When Congress passed the anti-slavery amendment
It was on January 31st 1865, 154 years ago today, that the US Congress passed the 13th Amendment that banned slavery, and sent it out to the states for ratification. Nearly two years earlier, Lincoln had used Presidential war powers to free slaves in Confederate states as they came under Union control, but the amendment made slavery unconstitutional.
It was one landmark among several that made illegal the ownership of one human being by another, the total denial of liberty. It predates written records and was practised in many cultures. Slavery involved suffering, and many captured slaves died in transit. The Arab slave trade, for example, which lasted over 1,000 years, typically saw 6 or even 10 die for every one that reached the destination. In the Atlantic slave ships, some 15 percent died en route, while the remainder suffered appalling conditions.

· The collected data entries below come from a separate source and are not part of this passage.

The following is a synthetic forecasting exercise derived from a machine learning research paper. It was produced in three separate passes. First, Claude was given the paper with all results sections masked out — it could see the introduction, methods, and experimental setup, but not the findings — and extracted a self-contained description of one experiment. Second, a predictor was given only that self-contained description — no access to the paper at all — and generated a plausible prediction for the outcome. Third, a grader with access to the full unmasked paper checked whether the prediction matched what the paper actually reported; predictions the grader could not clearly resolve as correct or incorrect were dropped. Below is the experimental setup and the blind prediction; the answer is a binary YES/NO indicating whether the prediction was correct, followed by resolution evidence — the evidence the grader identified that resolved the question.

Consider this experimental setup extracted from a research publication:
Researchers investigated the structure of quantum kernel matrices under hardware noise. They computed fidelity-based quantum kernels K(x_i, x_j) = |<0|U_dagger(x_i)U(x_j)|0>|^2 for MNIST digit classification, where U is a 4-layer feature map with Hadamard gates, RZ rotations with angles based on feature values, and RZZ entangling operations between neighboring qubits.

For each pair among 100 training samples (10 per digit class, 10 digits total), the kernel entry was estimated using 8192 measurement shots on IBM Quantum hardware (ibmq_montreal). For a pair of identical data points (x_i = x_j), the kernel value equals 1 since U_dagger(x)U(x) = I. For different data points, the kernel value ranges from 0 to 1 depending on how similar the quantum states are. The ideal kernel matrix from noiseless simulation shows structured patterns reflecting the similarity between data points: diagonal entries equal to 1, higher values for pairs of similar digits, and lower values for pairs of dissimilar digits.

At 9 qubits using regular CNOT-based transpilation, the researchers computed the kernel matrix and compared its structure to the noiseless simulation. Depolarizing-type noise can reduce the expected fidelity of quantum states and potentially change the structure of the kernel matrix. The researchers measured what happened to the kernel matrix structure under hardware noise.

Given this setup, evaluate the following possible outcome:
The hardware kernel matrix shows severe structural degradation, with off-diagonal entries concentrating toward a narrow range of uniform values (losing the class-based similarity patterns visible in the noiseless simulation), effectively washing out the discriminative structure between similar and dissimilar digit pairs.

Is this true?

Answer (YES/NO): YES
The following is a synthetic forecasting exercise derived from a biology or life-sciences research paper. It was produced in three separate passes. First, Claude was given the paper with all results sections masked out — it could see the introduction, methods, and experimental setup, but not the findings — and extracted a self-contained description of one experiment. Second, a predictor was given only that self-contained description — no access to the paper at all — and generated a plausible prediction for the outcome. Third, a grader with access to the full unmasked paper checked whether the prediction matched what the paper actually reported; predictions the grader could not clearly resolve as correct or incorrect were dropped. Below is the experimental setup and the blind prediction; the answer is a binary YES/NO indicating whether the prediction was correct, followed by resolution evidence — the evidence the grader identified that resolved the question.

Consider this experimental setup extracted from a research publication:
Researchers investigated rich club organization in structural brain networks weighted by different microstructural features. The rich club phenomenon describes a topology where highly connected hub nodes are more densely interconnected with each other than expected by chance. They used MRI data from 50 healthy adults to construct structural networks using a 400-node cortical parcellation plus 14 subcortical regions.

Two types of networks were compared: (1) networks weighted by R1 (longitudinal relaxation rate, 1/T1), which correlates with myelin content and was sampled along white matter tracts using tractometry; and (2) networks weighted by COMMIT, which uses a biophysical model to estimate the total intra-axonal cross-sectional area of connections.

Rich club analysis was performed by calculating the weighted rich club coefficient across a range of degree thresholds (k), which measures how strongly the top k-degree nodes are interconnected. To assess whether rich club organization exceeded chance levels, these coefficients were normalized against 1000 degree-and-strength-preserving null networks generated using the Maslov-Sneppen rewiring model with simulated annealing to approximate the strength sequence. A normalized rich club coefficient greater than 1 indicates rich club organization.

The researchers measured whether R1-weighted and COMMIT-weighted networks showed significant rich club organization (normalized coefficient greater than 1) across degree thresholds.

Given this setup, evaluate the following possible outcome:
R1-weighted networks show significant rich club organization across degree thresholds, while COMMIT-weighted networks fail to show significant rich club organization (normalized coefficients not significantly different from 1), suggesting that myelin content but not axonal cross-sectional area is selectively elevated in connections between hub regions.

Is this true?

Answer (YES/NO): NO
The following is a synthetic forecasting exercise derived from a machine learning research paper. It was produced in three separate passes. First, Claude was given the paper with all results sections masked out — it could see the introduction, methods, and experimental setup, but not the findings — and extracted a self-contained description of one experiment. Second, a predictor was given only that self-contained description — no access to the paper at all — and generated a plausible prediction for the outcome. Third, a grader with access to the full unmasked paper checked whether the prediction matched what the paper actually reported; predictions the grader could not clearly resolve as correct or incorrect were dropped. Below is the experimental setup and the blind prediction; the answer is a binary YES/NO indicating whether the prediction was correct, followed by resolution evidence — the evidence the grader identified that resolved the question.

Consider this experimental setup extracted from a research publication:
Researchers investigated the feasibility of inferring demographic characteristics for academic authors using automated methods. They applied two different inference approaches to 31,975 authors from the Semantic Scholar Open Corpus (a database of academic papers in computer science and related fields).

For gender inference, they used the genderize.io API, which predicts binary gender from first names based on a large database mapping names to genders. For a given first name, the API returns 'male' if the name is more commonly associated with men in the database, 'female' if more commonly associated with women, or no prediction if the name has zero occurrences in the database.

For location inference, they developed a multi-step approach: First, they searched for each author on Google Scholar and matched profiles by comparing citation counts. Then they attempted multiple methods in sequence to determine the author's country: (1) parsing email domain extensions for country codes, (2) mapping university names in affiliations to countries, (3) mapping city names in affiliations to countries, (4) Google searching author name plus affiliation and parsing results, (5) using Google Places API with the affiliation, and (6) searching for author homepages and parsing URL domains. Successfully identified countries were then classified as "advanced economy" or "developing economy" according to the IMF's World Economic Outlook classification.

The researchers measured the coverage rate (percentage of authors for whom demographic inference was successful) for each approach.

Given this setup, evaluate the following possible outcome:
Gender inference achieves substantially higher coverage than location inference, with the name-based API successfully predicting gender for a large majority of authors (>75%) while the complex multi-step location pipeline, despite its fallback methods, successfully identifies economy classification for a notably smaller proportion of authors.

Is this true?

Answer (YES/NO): YES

Other landmarks in the campaign for its abolition included the 1807 UK Act, inspired by Wilberforce, that abolished the slave trade throughout the British Empire. In the half-century following, the British navy seized approximately 1,600 slave ships and freed 150,000 Africans who were aboard. Wilberforce himself lived to see the 1835 Slavery Abolition Act pass into law.
A US landmark was the 1807 Act under Jefferson that banned the import of slaves, although it left the domestic practice in place. By the civil war it was estimated that one-third of Southern families owned slaves, so the 13th Amendment made a vast difference to the lives of millions.

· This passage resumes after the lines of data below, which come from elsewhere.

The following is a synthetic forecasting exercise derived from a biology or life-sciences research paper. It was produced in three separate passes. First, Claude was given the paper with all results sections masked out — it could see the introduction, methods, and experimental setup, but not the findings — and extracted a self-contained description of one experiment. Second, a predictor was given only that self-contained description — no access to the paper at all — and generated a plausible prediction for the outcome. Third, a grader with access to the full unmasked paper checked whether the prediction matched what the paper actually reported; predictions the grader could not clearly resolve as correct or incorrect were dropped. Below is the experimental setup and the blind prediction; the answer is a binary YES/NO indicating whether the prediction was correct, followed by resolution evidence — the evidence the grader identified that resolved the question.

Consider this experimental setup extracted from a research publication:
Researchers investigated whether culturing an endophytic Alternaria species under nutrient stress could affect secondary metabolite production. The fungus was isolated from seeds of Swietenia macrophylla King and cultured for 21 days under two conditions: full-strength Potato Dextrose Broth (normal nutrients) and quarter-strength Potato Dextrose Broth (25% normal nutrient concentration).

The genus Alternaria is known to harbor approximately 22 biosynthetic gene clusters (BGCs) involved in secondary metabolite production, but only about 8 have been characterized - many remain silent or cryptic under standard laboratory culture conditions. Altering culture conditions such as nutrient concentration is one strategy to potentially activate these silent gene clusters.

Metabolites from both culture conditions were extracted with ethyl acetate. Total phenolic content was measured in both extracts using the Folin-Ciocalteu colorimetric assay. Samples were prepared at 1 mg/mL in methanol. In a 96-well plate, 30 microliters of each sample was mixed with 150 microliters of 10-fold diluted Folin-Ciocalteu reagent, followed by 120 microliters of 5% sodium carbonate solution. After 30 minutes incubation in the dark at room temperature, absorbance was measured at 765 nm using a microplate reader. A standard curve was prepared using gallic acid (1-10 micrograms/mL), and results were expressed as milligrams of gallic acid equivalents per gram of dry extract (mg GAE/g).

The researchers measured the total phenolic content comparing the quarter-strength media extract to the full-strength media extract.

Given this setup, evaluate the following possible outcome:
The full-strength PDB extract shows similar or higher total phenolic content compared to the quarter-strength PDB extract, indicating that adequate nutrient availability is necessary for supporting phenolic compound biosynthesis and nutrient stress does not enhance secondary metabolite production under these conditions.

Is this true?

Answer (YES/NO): NO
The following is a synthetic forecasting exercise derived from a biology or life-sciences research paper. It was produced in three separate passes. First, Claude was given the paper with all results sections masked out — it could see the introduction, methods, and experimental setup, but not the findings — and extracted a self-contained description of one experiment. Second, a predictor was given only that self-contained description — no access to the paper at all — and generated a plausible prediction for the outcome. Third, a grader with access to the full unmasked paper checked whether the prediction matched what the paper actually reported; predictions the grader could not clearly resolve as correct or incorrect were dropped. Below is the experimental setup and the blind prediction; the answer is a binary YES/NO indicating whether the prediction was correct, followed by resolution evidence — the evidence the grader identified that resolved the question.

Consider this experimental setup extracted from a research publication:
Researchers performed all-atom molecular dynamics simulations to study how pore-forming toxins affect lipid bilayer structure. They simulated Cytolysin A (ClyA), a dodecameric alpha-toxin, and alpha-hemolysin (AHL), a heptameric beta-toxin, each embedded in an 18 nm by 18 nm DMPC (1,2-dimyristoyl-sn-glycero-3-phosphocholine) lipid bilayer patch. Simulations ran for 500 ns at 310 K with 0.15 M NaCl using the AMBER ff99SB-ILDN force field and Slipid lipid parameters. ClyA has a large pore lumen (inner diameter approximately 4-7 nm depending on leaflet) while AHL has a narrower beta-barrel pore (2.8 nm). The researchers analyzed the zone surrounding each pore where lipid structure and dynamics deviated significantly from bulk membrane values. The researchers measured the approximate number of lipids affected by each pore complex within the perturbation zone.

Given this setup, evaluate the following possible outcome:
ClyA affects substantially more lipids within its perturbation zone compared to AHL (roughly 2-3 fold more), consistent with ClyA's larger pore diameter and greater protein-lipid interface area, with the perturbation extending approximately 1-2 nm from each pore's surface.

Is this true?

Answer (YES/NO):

The 1948 Declaration of Human Rights specified that, "No one shall be held in slavery or servitude; slavery and the slave trade shall be prohibited in all their forms." No person today may legally be enslaved or held in slavery, and the most basic human freedom to live free from bondage is enshrined in international law. To those who say slavery is still with us in the form of human trafficking, chattel slavery, forced marriage and child soldiers, Steven Pinker gives an eloquent distinction between what it is now, and what it was for most of human history:
“There is an enormous difference between a clandestine, illegal, and universally decried practice in a few parts of the world and an open, institutionalized, and universally approved practice everywhere in the world."